Two recent comprehensive studies by Verizon (focusing on a review of the breaches during 2011 and their causes) and PwC (focusing on businesses’ management perception of cyber security) demonstrate some interesting trends which have implications for the cyber insurance market.

The Threats

The Verizon report found that a total of 174 million records were compromised in 2011 in 855 incidents.

The main threats were identified as keyloggers, backdoors, tampering, pretexting, phishing, brute force and SQL injection. External agents are responsible for the majority (98%) of deliberate breaches, most of which arise from hacking and malware. In addition, whilst the activities of hacktivists remain high profile (see below), the vast majority of breaches still result from the activities of those motivated by private gain (97%).

Even amongst large sophisticated organisations many of the breaches are relatively straightforward and result from exploitation of default, guessable or insufficient credentials (in 61% of cases), stolen login credentials (40%), brute force and ‘dictionary’ attacks (29%) and exploitation of ‘backdoors’ (25%). Interestingly it transpires that many of the breaches were not identified immediately, 85% took a week or more to identify and in many cases the breach was drawn to the victim’s attention by third parties, rather than the victim.

The PwC report identifies increasing concern regarding the implications of cloud computing and the data security risks posed by business partners. In fact the figures show that cloud computing is likely to have increasing security for many although concerns about lack of transparency regarding security policies remain. Similarly, breaches arising from the activities of counterparties account for less than 1% of the total.

Big is beautiful….

Both reports conclude that the vast majority of breaches relate to small companies (ie those with 10-100 employees). Verison found that 85% of breaches originated from small companies.

Often those companies are not in the technology sector. The most susceptible have been the hotel and restaurant trades industries (which accounted for 54% of all breaches) where relatively unsophisticated companies hold significant amounts of personal data. Problems reported can be as simple as a failure to change the default password on wireless point of sale handsets or a failure to implement a firewall. Verizon reported that 97% of breaches were avoidable through simple or intermediate controls.

The risk management message appears to be that, predominantly due to lack of awareness, small companies are failing to take low cost, and often rudimentary, steps to protect themselves and their customers.

…maybe not

The figures look somewhat different if one focuses on the volume of data lost. Here the clear message is that large sophisticated organisations still account for the majority of breaches. In particular the cause de jour, the so called hacktivists, whilst accounting for a small minority of breaches (3% overall according to Verizon) were the single largest cause of compromised records (58% or 48,720,000 records). Amongst larger companies, financial and insurance business accounted for a disproportionately high number of breaches (10% of breaches accounting for 40% of lost records).

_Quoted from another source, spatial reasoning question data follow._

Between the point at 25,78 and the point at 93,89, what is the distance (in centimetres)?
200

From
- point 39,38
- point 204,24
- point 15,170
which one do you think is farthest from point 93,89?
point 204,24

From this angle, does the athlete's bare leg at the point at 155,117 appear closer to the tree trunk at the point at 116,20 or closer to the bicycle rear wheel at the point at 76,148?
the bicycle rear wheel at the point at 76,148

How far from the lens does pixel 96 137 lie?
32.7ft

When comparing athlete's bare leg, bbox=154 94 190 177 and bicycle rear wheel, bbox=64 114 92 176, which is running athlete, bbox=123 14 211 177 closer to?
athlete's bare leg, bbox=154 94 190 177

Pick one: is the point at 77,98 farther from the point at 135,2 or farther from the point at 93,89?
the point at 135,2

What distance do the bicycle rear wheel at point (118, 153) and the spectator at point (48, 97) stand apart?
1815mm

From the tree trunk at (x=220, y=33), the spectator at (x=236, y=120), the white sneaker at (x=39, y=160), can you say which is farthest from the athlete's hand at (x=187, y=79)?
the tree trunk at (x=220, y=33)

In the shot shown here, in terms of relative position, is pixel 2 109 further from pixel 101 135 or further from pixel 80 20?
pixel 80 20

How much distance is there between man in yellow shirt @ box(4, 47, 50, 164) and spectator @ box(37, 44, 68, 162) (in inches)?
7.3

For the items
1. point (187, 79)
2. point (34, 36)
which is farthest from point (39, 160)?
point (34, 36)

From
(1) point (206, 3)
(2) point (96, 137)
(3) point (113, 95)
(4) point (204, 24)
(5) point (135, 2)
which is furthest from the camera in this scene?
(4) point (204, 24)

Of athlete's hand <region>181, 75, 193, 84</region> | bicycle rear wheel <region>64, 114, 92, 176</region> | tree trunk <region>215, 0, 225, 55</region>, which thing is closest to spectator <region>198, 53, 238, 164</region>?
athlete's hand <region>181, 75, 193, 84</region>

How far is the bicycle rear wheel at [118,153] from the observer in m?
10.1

As one might expect, large high profile companies are disproportionately affected by Hacktivists’ activities (25% of all incidents) and “Crackers” i.e. those without political motivation who breach security just to show that it can be done (23%). In the meantime the amount of damage done by “traditional” cyber security threats (criminals, disgruntled employees and industrial espionage and “fat finger” errors) has remained relatively static.

A theme developed by the PwC report is the amount of funding devoted to cyber security has fallen or remained static since about 2008 due to the current economic climate. As a result PwC highlight a “crisis in leadership” which is leading even large and sophisticated companies to fall behind in the cyber security arms race. As well as the high end “hacktivists” mainstream cyber criminals continue to automate and develop their models of high volume low risk attacks against weak targets. Those businesses that are investing heavily are often doing so as a result of client requirements rather than because they perceive that there is a significant threat. Nevertheless 43% of businesses consider themselves “front runners”, suggesting a degree of complacency.

The message in this case seems to be that there is no room for complacency even amongst the largest and most sophisticated organisations. The nature of many of the breaches also shows that much more could be done by simply implementing and enforcing adequate internal controls.

Comment

The reports point to a number of common trends which have cyber insurance implications:

  • Education – lack of awareness of the dangers posed by cyber security remains a major threat, particularly amongst smaller organisations. The paradox is that the implications for these organisations in terms of reputational damage and liability are severe and in some cases can threaten their very survival. This illustrates the importance of educating insureds regarding good cyber security practice and the importance of insurance in addressing potential liabilities.
  • Underinvestment – the PwC report highlights concerns regarding the gradual erosion of cyber security capability due to sustained under investment over the 2008-11 period. As well as creating a concern that this may lead to an uptick in incidents, this may give rise to coverage implications if it emerges that incidents are the direct result of budget driven corner cutting.
  • Counterparty risk and Cloud Computing – although counterparty risk only results in a tiny minority of claims, and (to our knowledge) cloud computing is yet to result in any claim activity at all, there is clearly a perception amongst insureds that these are problem areas and it is possible that these issues will drive demand for additional cover.